Le capitaine Pascal Lefebvre, 46 ans, chef du stage, a été condamné pour sa part à 6 mois de prison avec sursis. Comme Christian Heintz, àl’époque commandant au centre d’instruction et d’entraînement au combat en montagne (CIECM) de Barcelonnette, il écope d’une amende de 1 400 euros au titre des blessures dont ont été victimes sept autres élèves. Mais au contraire de son supérieur, Pascal Lefebvre a indiqué par la voix de son avocat qu’il réfléchissait à la « possibilité de faire appel ». Seul le capitaine Christian Le Bras, 52 ans, qui suivait l’exercice depuis la caserne, a été relaxé. Le parquet a lui-même admis qu’il ne bénéficiait pas des informations qui auraient pu lui permettre de s’opposer aux décisions de MM Heintz et Lefebvre.

Les Africains ont «un instinct de survie moins développé que les Européens»

Ce 12 janvier 2004, devant le mauvais temps, Christian Heintz décide de modifier le programme des 91 élèves de l’Ecole spéciale militaire de Saint-Cyr qui s’étaient élancés pour trois jours d’exercice sur le col de Restefond. Plutôt que de bivouaquer, le lieutenant veut continuer en raquette jusqu’au sommet du col de haute Haute-Ubaye pour dormir dans les casernes. Ce qui signifie pour les officiers épuisés, dont certains n’avaient jamais vu la neige, faire en un jour ce qui était prévu de faire en deux.

« Décision incohérente, déraisonnable», affirme François Le Ray, un expert en montagne, cité par le journal Libération. Pourquoi ne pas avoir annulé l’exercice, comme une autre compagnie l’a fait ? « Cette idée ne m’est pas venue à l’esprit», explique le lieutenant Heintz. Durant le procès, le procureur fait état de défaillances et du refus de laisser l’une des trois sections, qui le réclamait, faire demi-tour…« Un petit coup de pompe réglé en dix minutes », corrige le capitaine Pascal Lefebvre. Ce n’est qu’à 17h30 que les responsables décident de s’arrêter pour bivouaquer. Il fait -7 degrés mais avec un vent à près de 100Km/h, le froid est plutôt ressentit autour de -30 degrés. Laouali Karimoune décède le premier, à 23h15, avant que Kondi Nandja, le fils du chef d’état-major des armées du Togo, dans « une phase de délire », ne succombe à son tour.

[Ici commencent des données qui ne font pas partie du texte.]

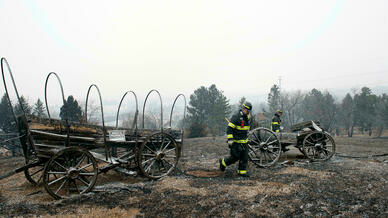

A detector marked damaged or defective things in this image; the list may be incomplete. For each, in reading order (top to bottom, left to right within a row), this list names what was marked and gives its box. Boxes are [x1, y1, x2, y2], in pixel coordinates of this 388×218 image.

second burned wagon [1, 57, 186, 199]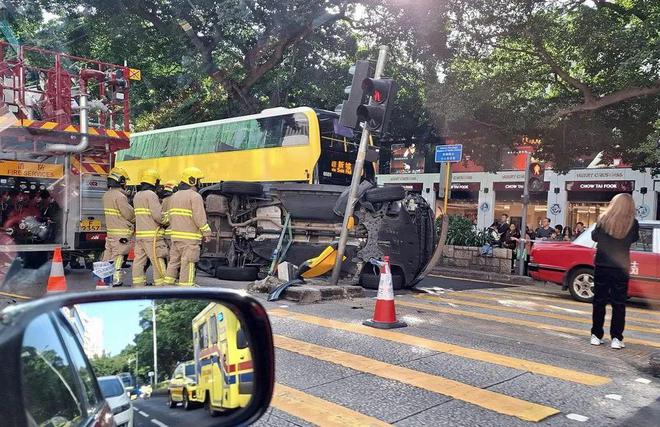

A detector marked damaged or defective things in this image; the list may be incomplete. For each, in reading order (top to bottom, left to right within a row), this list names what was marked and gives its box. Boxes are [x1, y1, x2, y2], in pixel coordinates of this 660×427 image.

overturned black vehicle [200, 181, 438, 290]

« Ces deux officiers ne se sont pas alimentés correctement. On oublie la responsabilité individuelle de chacun. Ils devaient se protéger», a expliqué le capitaine Lefebvre durant le procès, niant toute culpabilité. Un gradé a même tenté d’expliquer que les Africains ont « un instinct de survie moins développé que les Européens ».

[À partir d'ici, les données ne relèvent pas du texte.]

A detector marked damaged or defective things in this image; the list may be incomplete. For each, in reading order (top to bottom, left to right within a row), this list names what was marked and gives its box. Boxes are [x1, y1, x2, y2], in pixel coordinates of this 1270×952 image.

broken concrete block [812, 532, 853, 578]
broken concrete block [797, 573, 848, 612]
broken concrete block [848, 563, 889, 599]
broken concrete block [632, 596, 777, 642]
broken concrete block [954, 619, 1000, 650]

« Si c’était à refaire, est-ce que vous changeriez quelque chose ? » demande le procureur Brice Robin. « Non, répond le capitaine Lefebvre. Si je changeais quelque chose, je remettrais en cause mes décisions. Or, si j’ai pris ces décisions, c’est que je pense que c’étaient les meilleures.» Au contraire, pour le procureur de la République, suivi par le juge, « cet accident s’explique par une succession de décisions prises dans le mauvais sens ». Seule la famille de Laouali Karimoune s’est portée partie civile dans cette affaire.